The WaterMax modelling program had originally been used to create hydraulic fireflow models. However Sydney Water had recently moved across to using InfoWorks WS as part of the recently implemented Water Modeling System, and therefore the decision was made to convert all of the WaterMax models to InfoWorks WS format.
The team of five engineers from GHD took a systematic approach to the project. GHD created a QA sheet to ensure quality control throughout the process, along with a management control sheet, which detailed the state of completion and readily provided progress updates. The management sheet was essential for the conversion of so many models - the spreadsheet indicated the number of models and elements of the work that had been completed, and by whom.
A standard conversion instruction document was also developed at the start of the program and updated throughout; ultimately becoming 24 pages long.
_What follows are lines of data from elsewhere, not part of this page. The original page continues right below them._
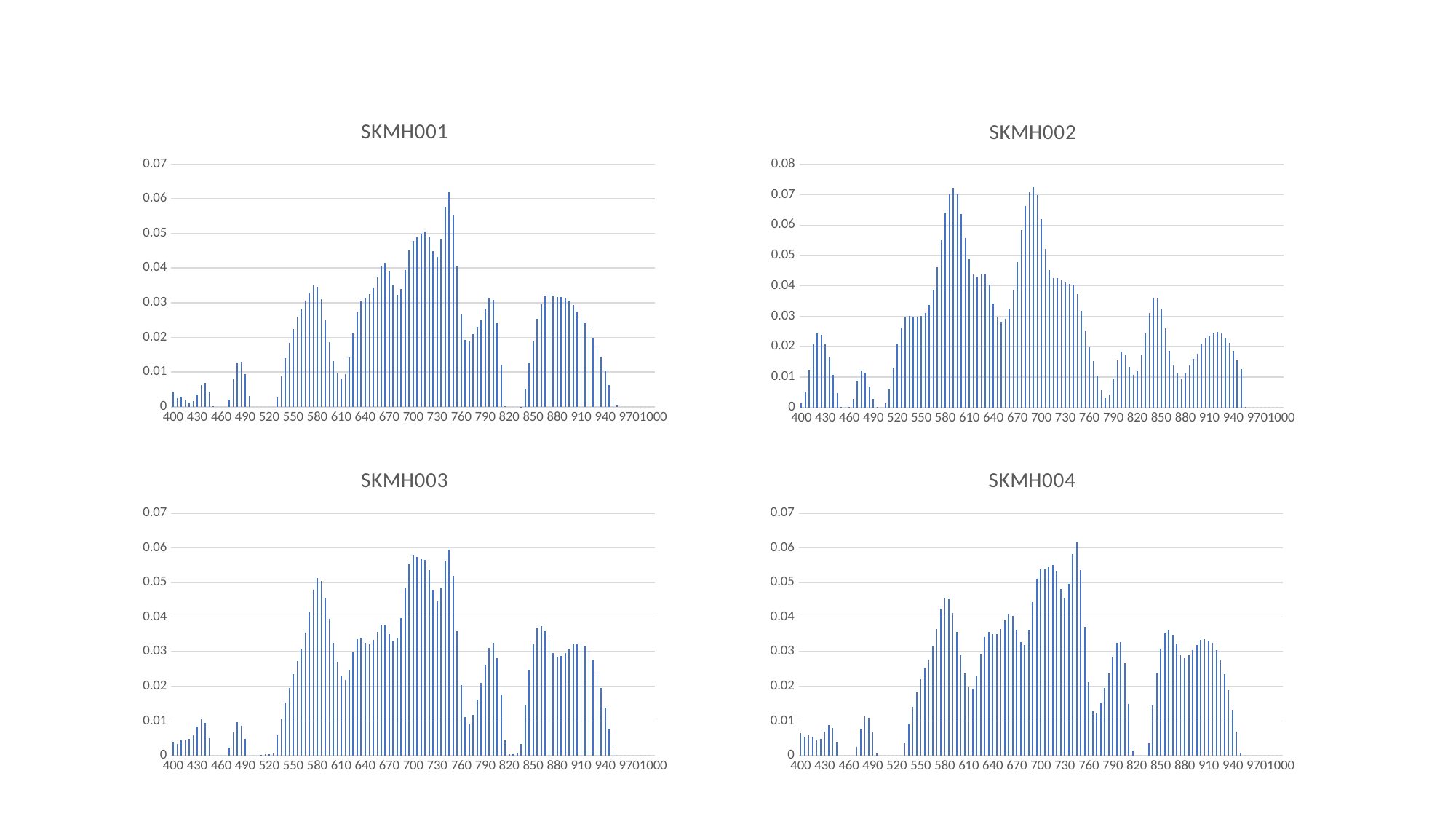
How many charts are shown on the slide? 4 In the SKMH004 chart, is the tallest bar greater or less than 0.05? greater In the SKMH001 chart, is the tallest bar greater or less than 0.05? greater In the SKMH001 chart, which is larger: the peak of bars around 750 or the peak of bars around 880? the peak around 750 In the SKMH004 chart, which is larger: the peak of bars around 750 or the peak of bars around 580? the peak around 750 In the SKMH001 chart, is the value at 880 greater or less than 0.04? less What kind of chart is SKMH001? bar chart Which chart on the slide has a vertical axis that goes up to 0.08? SKMH002 What is the title of the chart in the bottom-right position of the slide? SKMH004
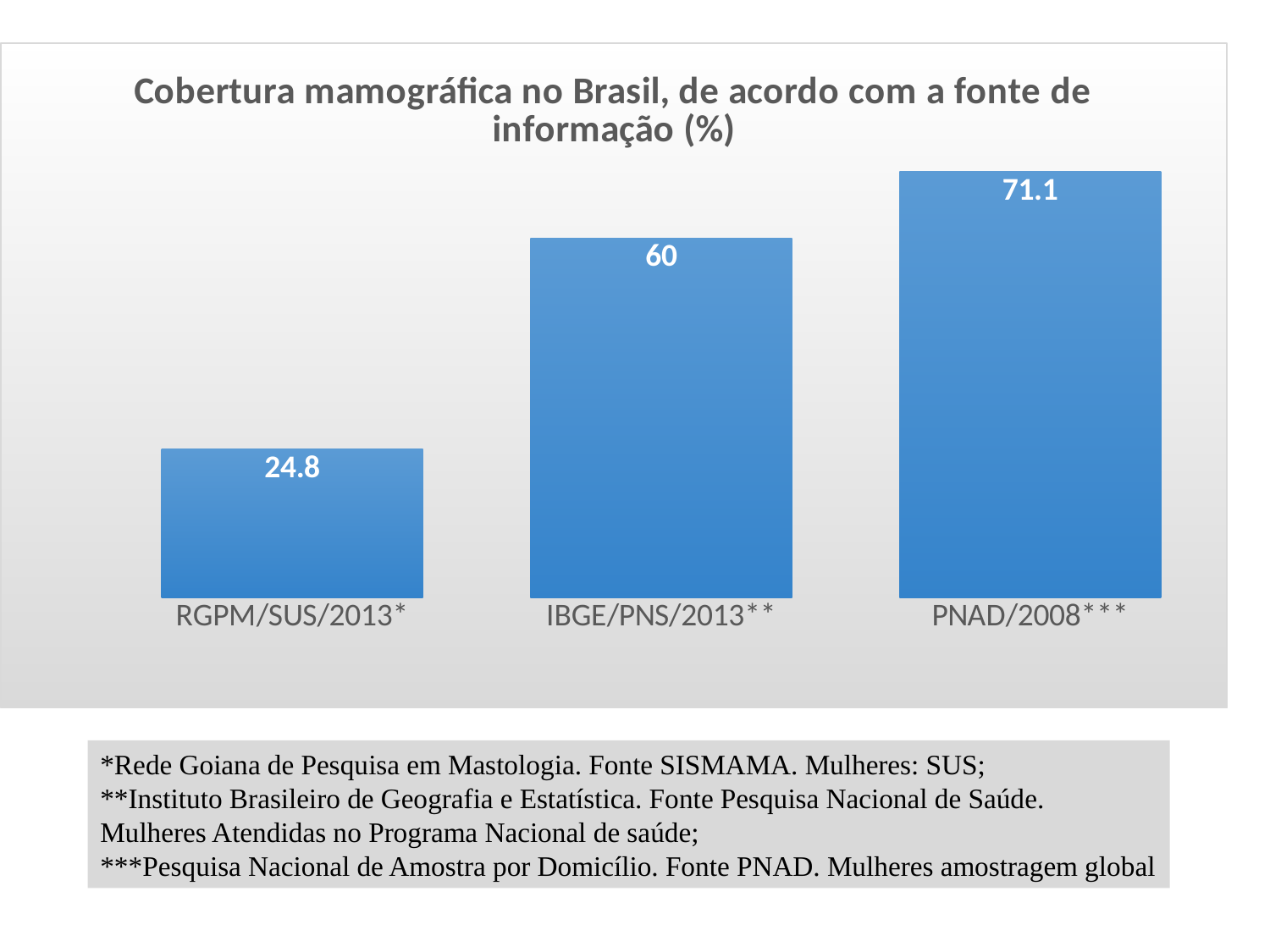
What is the value for RGPM/SUS/2013*? 24.8 What is the value for PNAD/2008***? 71.1 Which category has the lowest value? RGPM/SUS/2013* Which category has the highest value? PNAD/2008*** What is the difference between the values for PNAD/2008*** and IBGE/PNS/2013**? 11.1 What kind of chart is shown on the slide? Bar chart What is the title of the chart? Cobertura mamográfica no Brasil, de acordo com a fonte de informação (%) How many categories are shown in the chart? 3 Do the values rise or fall from left to right across the categories? Rise Which is larger, the value for IBGE/PNS/2013** or the value for RGPM/SUS/2013*? IBGE/PNS/2013** What is the difference between the values for PNAD/2008*** and RGPM/SUS/2013*? 46.3 What is the value for IBGE/PNS/2013**? 60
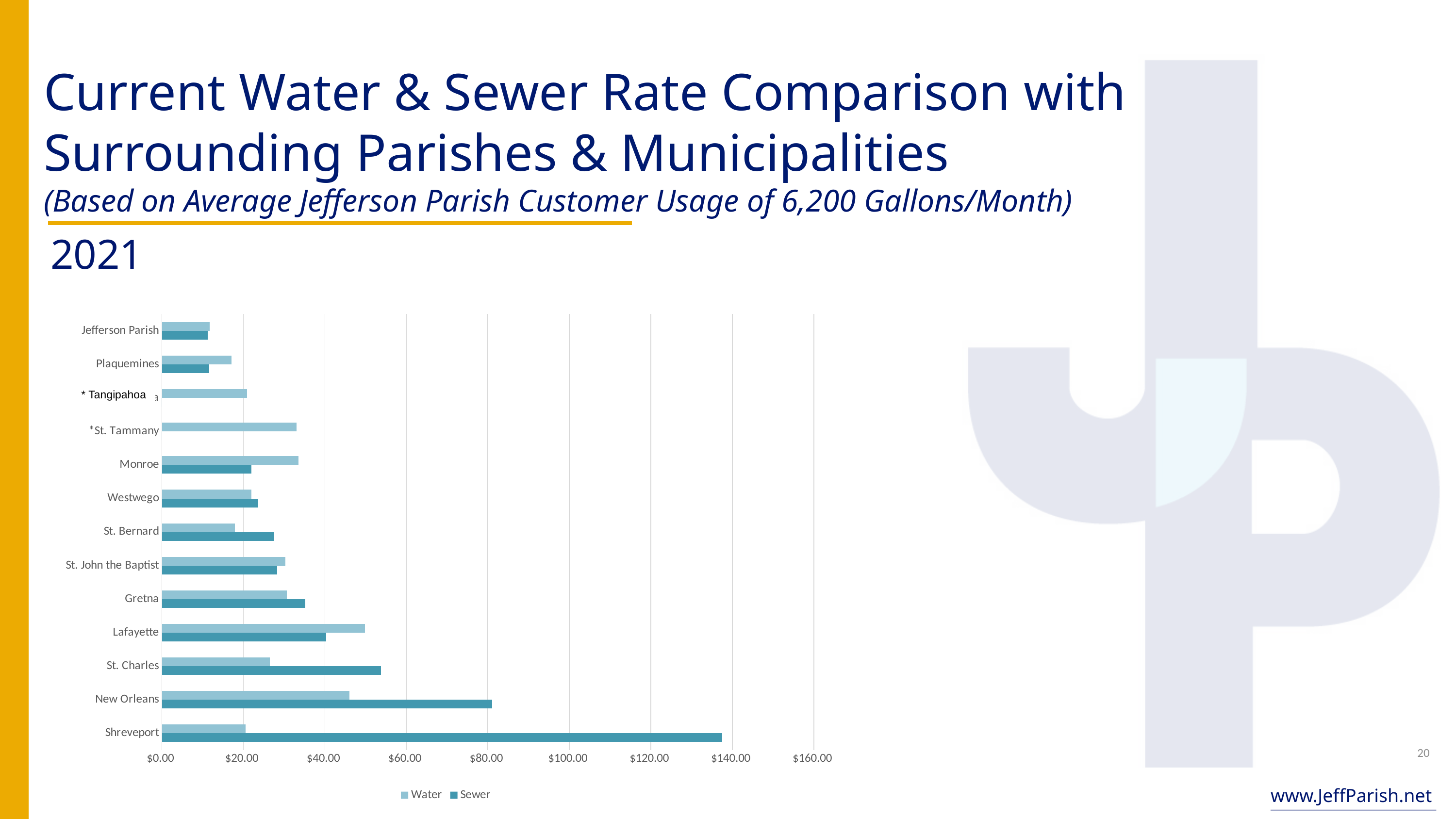
How many series does the chart legend list? 2 Is the Sewer value for St. Charles greater or less than $40.00? greater What are the two series named in the chart legend? Water and Sewer Is the Water value for Lafayette greater or less than $40.00? greater Which parish or municipality has the lowest Water value? Jefferson Parish For New Orleans, which is larger, the Water value or the Sewer value? Sewer For Lafayette, which is larger, the Water value or the Sewer value? Water How many parishes or municipalities are plotted on the chart? 13 Is the Sewer value for Shreveport greater or less than $120.00? greater What kind of chart is shown on the slide? Bar chart Which parish or municipality has the highest Sewer value? Shreveport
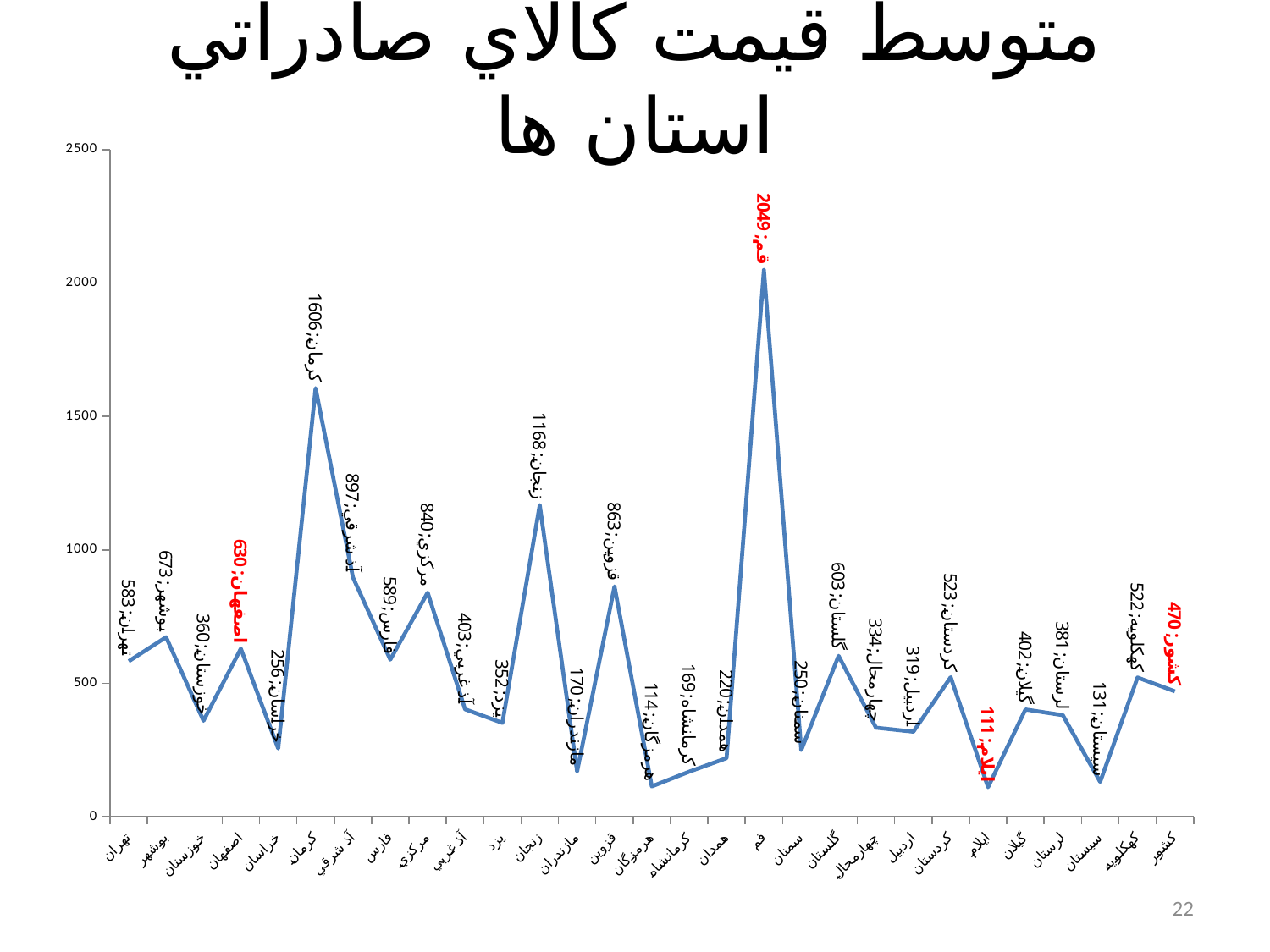
Is the value for آذ شرقي greater or less than 1000? less How many categories are plotted along the x axis? 29 Which is larger, the value for زنجان or the value for قزوين? زنجان Which category has the highest value? قم What is the value for كرمان? 1606 What is the value for قم? 2049 What is the value for كشور? 470 What is the value for اصفهان? 630 What is the difference between the values for قم and كرمان? 443 What is the difference between the values for تهران and بوشهر? 90 What type of chart is shown on the slide? line chart Which category has the lowest value? ايلام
Ensuring this was consistently used by all team members proved a significant project objective.
The methodology involved a quality assured progress with each model validated against WaterMax results. The approach taken was to extract flow, pressure and attribute data from the WaterMax model, then run the WaterMax to InfoWorks conversion with the appropriate projection. Additional manual conversion steps were then undertaken if required.
Engineering validation was undertaken using features included in InfoWorks WS to allow the model to run; and the flow, pressure and attribute data was then extracted from the InfoWorks model and compared with the original. Following this, any outstanding QA issues were resolved as necessary to ensure that a correctly converted model was ultimately produced.
The key strengths of the InfoWorks/WaterMax converter were that it provided precise spatial conversion of utilities, and ensured that general facility details such as pipe diameters, lengths, friction constants, fixed head details and ground levels were all without error.
The converter was flawless in resolving demand issues such as node demands, the demand diagram and demand scaling. The validation tool allowed GHD to detect issues within the networks such as isolated networks and overlaying links.
Different models had flows in litres/sec or MLD - requiring the missing local loss coefficients for valves to be calculated and entered manually. Furthermore, the use of a precise gravity value proved important in the calculation of local loss coefficients over extended simulations.
The end result of the careful conversion process was that the project was completed one month early, with every model QA checked.
A number of lessons were learned from this exercise, including the need to allow conversion of spatial data to MGA 56 or other formats at any stage of the process. The modellers also postulated that QA should be incorporated into the conversion itself.
In conclusion, the project proved that InfoWorks WS was very good at undertaking the conversion of WaterMax models, and most limitations were easy to overcome, particularly as consultant GHD had the experience and knowledge necessary to undertake major modeling programs.
This article is based on a presentation by Andrew Rode and Mike Healey of consultants GHD to the Wallingford Software InfoWorks WS user group conference in Sydney on 22 November 2007.